The program underlines that achieving the 2053 target requires greenhouse gas emissions to be reduced in an effective and cost-efficient manner. It noted that the absence of a market-based carbon pricing mechanism in emissions-intensive sectors would limit the identification of low-cost abatement opportunities and complicate industry’s gradual and predictable adaptation to the green transition.
TR ETS to follow staged roadmap
The program states that the regulatory and legal framework for the TR ETS has already been established and that implementation will follow a staged roadmap. This roadmap includes the publication of ETS-related secondary legislation, the launch of a pilot phase, the development of the ETS Market Management System (ETSPYS), and the transition to the first full compliance period.
ETS seen as key tool to mitigate CBAM cost exposure
The program provides quantitative estimates on the cost and competitiveness impacts of the EU’s Carbon Border Adjustment Mechanism (CBAM) on the Turkish economy, drawing on a study conducted in cooperation with the European Bank for Reconstruction and Development.
The study models carbon price scenarios of €75/tCO₂e and €150/tCO₂e. Under a scenario in which Turkey does not implement a national ETS and the EU applies a CBAM price of €75/tCO₂e, the annual cost to Turkish industry in 2027 is estimated at €138 million. Under a €150/tCO₂e scenario, CBAM-related costs could reach approximately €2.6 billion annually by 2032.
National ETS expected to significantly lower CBAM-related costs
The same analysis shows that the introduction of a Turkish ETS would materially reduce these cost burdens. The estimated €138 million CBAM cost for 2027 could decline to around €56 million once the national ETS is operational. Similarly, the projected €2.6 billion cost for 2032 could fall to approximately €1.1 billion.
The study emphasizes that a domestic ETS would allow a significant share of CBAM-related costs to be internalized within Turkey, with revenues potentially recycled into national low-carbon development and industrial transformation frameworks.

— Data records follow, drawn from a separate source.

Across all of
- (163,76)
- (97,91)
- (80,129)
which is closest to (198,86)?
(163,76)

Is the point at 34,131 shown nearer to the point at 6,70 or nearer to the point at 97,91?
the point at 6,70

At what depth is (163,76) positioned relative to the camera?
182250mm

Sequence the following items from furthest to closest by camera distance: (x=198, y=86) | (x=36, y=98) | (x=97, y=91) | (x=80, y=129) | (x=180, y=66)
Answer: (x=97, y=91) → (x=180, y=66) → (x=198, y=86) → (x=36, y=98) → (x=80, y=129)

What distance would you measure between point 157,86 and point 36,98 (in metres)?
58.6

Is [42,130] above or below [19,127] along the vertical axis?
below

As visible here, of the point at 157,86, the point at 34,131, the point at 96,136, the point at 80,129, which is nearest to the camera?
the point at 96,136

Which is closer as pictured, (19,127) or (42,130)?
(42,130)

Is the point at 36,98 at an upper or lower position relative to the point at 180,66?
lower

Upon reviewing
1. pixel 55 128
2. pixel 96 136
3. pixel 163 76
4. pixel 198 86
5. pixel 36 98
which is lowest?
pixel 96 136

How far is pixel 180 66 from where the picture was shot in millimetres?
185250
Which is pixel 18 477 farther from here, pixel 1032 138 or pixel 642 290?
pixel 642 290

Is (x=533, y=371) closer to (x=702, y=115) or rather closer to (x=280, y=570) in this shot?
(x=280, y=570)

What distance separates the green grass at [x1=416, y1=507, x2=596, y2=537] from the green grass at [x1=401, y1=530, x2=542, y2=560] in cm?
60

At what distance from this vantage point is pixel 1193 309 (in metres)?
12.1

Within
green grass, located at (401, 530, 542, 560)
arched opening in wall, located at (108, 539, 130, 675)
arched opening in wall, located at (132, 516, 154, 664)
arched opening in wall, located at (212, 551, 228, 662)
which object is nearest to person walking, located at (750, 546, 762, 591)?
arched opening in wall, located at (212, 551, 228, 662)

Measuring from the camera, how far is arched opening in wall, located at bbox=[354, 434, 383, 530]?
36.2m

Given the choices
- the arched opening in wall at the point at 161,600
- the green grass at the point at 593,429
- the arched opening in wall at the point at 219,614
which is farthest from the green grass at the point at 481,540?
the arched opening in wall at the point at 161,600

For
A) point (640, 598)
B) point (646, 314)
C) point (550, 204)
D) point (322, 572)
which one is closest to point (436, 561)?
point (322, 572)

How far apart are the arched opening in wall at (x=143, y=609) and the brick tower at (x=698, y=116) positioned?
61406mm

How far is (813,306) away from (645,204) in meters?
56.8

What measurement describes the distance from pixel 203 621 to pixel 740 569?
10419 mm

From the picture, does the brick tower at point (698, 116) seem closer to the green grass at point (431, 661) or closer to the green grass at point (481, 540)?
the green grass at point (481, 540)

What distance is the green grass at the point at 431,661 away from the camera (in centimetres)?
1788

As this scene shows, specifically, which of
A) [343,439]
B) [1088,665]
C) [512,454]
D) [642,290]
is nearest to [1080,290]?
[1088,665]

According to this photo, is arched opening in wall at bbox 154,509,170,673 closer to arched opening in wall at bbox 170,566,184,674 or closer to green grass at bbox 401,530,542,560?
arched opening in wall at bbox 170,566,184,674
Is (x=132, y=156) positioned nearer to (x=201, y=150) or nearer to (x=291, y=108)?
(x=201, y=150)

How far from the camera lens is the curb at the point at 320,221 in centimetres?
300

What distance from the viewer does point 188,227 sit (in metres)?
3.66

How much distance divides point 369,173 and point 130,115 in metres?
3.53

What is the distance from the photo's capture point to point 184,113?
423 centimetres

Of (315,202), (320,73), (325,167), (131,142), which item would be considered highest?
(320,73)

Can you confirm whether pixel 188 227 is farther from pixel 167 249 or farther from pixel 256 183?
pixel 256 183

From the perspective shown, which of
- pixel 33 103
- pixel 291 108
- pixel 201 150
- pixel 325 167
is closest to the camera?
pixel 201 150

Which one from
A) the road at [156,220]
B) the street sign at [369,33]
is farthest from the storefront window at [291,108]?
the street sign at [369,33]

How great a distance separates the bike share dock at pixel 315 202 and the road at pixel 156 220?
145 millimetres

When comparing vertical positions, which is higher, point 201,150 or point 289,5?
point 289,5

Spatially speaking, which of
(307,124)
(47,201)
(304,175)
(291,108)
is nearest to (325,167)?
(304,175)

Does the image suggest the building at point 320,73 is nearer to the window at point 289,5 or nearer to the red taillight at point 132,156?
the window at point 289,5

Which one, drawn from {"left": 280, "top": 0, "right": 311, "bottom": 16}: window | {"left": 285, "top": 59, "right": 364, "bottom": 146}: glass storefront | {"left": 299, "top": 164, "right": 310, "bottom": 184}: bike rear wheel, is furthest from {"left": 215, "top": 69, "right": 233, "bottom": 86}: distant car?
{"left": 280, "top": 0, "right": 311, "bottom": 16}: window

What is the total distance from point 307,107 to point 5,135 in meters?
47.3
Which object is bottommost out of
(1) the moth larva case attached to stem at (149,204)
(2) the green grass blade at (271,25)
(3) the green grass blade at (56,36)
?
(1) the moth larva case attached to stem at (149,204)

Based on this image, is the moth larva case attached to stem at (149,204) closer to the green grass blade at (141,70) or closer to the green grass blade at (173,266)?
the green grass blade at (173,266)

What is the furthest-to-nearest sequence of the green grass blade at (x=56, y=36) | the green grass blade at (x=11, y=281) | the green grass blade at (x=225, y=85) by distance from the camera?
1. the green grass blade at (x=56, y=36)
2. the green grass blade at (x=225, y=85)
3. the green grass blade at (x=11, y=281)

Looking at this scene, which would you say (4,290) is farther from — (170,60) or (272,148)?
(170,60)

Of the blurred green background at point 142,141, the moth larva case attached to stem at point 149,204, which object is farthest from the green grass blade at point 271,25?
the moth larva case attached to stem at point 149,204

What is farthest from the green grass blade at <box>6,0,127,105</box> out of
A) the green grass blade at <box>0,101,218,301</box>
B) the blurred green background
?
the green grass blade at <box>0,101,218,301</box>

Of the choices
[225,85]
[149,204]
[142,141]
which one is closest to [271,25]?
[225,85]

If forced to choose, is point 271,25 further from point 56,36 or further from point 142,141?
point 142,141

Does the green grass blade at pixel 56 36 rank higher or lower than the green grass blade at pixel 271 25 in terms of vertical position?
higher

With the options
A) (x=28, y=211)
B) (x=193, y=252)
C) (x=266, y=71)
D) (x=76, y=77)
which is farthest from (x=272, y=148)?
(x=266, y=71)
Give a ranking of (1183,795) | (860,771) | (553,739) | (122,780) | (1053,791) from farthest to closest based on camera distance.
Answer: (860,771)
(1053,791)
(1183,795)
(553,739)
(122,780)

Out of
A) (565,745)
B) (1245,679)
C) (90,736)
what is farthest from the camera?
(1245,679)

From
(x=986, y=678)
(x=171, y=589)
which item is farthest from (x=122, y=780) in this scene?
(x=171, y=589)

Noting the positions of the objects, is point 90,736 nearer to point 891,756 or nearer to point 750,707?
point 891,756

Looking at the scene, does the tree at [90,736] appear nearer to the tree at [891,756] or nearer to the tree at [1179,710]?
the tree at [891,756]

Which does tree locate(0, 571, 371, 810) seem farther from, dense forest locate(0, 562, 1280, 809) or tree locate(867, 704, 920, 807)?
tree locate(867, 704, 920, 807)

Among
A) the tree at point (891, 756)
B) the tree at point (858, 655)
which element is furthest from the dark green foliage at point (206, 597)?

ETS integrated with green finance architecture
The TR ETS is presented alongside the Turkey Green Taxonomy, which aims to classify sustainable economic activities and improve access to finance for environmentally and socially responsible investments. In parallel, the Green Transformation Certification System for Industry has been introduced to help clean-producing facilities benefit from financial facilitation mechanisms.
Finally, the program identifies potential implementation risks, notably the possibility that obligated entities may face compliance challenges during the early phases of the ETS. To mitigate these risks, the Turkish government plans to ensure close coordination with stakeholders and to accompany implementation with guidance, institutional capacity building and technical support measures.